Originally published in Wallblog on March 10, 2016
TechCrunch recently published a potentially damaging leak around Facebook’s rumoured plan to introduce ads to Messenger, the platform’s instant messaging text and voice service that lets users chat with friends on both mobile and the main site.
The leak detailed how, as early as Q2 this year, brands would be able to message customers who had previously contacted the brand through the app with ads.
No doubt this is was Facebook’s cautious first step towards monetising the platform.
And no doubt this service would be initially available to only a select handful of large brand players in order to test ROI.
But as cautious as the intentions may have been, it’s a move that’s likely to damage trust and leave a bad taste in consumers’ mouths. At a time when ad blockers are on the rise, it’s easy to see how the revelation could throw a spanner in Zuckerburgs’ plans for Messenger.
According to Global Web Index, after Facebook itself, Facebook Messenger is the platform with the highest percentage active users across the board in most demographics. This makes it a potential marketer’s dream.
But the ambition for Messenger doesn’t stop there. Far from it.
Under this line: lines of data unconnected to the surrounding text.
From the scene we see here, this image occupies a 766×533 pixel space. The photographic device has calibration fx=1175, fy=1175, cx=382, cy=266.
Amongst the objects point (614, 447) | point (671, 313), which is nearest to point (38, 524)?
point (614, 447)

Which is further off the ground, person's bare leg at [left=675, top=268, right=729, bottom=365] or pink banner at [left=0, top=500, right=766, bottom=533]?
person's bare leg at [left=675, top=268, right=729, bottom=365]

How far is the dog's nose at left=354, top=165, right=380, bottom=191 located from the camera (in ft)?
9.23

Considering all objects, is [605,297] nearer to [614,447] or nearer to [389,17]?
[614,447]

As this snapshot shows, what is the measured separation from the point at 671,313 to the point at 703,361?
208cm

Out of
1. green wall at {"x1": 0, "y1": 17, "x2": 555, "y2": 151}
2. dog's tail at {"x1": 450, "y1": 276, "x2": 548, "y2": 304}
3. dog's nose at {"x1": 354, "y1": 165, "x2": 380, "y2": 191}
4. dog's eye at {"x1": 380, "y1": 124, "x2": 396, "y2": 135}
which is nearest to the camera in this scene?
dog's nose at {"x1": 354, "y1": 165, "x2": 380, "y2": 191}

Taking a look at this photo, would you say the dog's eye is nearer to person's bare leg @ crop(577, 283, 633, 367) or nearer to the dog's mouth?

In fact it’s fair to say that Zuckerburg, having hired PayPal star David Marcus, has some seriously grand plans for Messenger.
The vision is to make Messenger the ubiquitous channel through which customers communicate with brands throughout the web. It’s not an exaggeration to say that the ambition for messenger is to replace the 1-800 number.
Until now, users have enjoyed ad free access to Messenger, using it largely for it’s closed group functionality, to communicate privately with friends and family, either individually or as groups.
It’s not the first time Facebook will have had to deal with concerns about monetizing their portfolio of social spaces with advertising. When Facebook bought WhatsApp in 2014, Zuckerberg promised users: “I don’t personally think ads are the right way to monetize messaging.”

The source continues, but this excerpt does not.